Soukoreff, R. W., & MacKenzie, I. S. (2001). Measuring errors in text entry tasks: An application of the Levenshtein string distance statistic. Extended Abstracts of the ACM Conference on Human Factors in Computing Systems - CHI 2001, p. 319-320. New York: ACM

Measuring Errors in Text Entry Tasks:
An Application of the Levenshtein String Distance Statistic

R. William Soukoreff and I. Scott MacKenzie

Department of Computer Science
York University
Toronto, Ontario, Canada M3J 1P3
will@acm.org, smackenzie@acm.org
+1 416-736-2100

Abstract
We propose a new technique based on the Levenshtein minimum string distance statistic for measuring error rates in text entry research. The technique obviates the need to artificially constrain subjects to maintain synchronization with the presented text, thus affording a more natural interaction style in the evaluation. Methodological implications are discussed, including the additional need to use keystrokes per character (KSPC) as a dependent measure to capture the overhead in correcting errors.
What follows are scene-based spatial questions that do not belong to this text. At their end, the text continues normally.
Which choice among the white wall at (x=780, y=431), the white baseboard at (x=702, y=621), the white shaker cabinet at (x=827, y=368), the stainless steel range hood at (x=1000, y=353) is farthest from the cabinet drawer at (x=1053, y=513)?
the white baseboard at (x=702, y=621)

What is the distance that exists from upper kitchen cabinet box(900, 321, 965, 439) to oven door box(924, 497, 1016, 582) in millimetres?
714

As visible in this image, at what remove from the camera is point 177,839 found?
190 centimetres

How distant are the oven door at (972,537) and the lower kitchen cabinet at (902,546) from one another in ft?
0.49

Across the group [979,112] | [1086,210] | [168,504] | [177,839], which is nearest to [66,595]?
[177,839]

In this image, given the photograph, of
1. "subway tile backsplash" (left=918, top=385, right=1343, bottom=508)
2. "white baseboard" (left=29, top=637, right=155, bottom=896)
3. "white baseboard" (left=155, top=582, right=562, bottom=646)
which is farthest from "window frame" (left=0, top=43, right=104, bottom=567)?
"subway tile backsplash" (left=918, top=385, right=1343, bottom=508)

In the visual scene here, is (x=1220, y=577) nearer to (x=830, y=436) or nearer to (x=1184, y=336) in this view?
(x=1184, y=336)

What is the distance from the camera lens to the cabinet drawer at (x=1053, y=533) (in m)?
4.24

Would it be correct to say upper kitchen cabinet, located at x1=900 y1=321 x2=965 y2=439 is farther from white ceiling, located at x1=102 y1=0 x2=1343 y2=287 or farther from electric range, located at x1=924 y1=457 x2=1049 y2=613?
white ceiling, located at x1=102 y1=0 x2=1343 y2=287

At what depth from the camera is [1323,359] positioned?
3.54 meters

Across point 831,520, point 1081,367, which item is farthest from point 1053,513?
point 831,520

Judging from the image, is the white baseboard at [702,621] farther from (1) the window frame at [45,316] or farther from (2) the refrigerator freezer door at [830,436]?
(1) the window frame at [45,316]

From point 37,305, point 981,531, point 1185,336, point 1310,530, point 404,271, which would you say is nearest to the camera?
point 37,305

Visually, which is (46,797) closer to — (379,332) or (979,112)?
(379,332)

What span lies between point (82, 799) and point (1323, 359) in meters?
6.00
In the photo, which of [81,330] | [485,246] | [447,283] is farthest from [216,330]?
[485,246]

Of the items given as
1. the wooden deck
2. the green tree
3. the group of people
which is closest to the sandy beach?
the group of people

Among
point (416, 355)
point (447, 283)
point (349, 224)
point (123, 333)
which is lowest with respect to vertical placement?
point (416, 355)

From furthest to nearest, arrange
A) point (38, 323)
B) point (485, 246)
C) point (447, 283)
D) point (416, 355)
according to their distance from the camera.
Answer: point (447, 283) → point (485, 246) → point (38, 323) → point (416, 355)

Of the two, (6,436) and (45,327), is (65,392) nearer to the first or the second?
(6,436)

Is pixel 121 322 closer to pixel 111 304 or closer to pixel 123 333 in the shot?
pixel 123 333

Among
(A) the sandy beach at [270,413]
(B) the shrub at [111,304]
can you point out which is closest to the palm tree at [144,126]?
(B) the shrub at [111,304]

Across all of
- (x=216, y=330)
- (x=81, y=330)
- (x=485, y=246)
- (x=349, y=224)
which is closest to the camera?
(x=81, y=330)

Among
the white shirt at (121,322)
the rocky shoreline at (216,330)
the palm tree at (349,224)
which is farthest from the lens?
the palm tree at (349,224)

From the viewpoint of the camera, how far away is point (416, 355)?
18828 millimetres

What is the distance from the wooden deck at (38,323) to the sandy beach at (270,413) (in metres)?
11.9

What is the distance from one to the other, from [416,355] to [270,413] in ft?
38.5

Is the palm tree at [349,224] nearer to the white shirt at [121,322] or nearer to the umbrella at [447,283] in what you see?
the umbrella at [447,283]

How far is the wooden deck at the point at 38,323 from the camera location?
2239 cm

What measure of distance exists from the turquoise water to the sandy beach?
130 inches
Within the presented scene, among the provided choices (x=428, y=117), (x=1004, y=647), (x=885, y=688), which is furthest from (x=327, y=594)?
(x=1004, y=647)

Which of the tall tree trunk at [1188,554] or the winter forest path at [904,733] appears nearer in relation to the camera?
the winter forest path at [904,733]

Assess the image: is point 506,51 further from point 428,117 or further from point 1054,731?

Keywords: Levenshtein minimum string distance, text entry, error rates

INTRODUCTION

Research in text entry is thriving, in part due to the demand for text messaging on mobile phones, and more generally to the on-going need for text entry on PDAs, pagers, and electronic organisers. With each new text entry technique considered, however, an empirical evaluation with users is paramount in establishing its viability.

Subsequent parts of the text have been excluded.